Some causes of greed include psychological addiction, self-doubt or other negative feelings, narcissism, and an unconscious correlation between wealth and self-worth, according to Psychology Today. Greed is defined as excessive desire, especially for wealth or possessions.
The roots of true greed stem from genuine psychological addiction. Excessively greedy individuals derive their main feelings of pleasure from the accumulation of money and material possessions. For the greediest individuals, there is no endpoint to the gathering of wealth, and no set amount of money can ever be satisfactory. Gaining wealth creates a release of dopamine in the brain, causing these individuals to relentlessly desire more money and more possessions.

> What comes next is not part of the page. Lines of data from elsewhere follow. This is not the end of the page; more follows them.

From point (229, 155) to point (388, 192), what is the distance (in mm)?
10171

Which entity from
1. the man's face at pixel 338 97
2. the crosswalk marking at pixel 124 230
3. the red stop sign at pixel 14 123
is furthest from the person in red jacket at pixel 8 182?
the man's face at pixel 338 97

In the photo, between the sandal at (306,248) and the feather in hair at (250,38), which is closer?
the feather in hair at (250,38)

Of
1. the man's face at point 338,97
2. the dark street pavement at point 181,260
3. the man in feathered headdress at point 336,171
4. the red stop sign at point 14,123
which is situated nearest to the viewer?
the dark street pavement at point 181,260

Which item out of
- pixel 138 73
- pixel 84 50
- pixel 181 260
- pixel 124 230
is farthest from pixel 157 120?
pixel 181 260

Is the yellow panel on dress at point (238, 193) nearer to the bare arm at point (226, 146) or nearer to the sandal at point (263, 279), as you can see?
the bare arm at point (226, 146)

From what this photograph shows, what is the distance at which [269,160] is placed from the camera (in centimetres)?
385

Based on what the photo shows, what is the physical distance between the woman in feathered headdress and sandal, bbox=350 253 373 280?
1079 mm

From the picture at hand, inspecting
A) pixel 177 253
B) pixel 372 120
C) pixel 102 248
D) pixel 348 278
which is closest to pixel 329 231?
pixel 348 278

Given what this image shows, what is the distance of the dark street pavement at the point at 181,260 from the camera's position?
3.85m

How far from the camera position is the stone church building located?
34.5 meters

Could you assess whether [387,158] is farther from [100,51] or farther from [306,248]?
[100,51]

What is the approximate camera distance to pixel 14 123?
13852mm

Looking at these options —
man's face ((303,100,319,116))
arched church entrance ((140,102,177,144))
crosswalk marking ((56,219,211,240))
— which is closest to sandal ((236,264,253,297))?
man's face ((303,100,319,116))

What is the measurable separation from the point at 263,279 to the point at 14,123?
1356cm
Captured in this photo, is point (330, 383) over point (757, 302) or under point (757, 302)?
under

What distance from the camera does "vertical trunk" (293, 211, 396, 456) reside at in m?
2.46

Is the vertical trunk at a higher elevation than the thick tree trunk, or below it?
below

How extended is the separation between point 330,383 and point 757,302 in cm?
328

An addiction to greed may come from deep-seated feelings of inadequacy, depression, loneliness, anxiety or other negative feelings. Greedy individuals may attempt to stave off these feelings through the accumulation of a fortune. Their wealth may allow them to fool themselves into thinking they have no problems or that all problems can be solved by money. Greed also frequently leads to narcissism. Many greedy people are highly concerned with their self-image and accumulate extravagant possessions to serve as status symbols.
The greediest individuals often mistakenly correlate money with feelings of self-worth. They may perceive their fortune as a substitute for virtues such as friendship, love or loyalty. These individuals may become suicidal if they experience a significant financial loss, because so much of their self-image is tied up with money.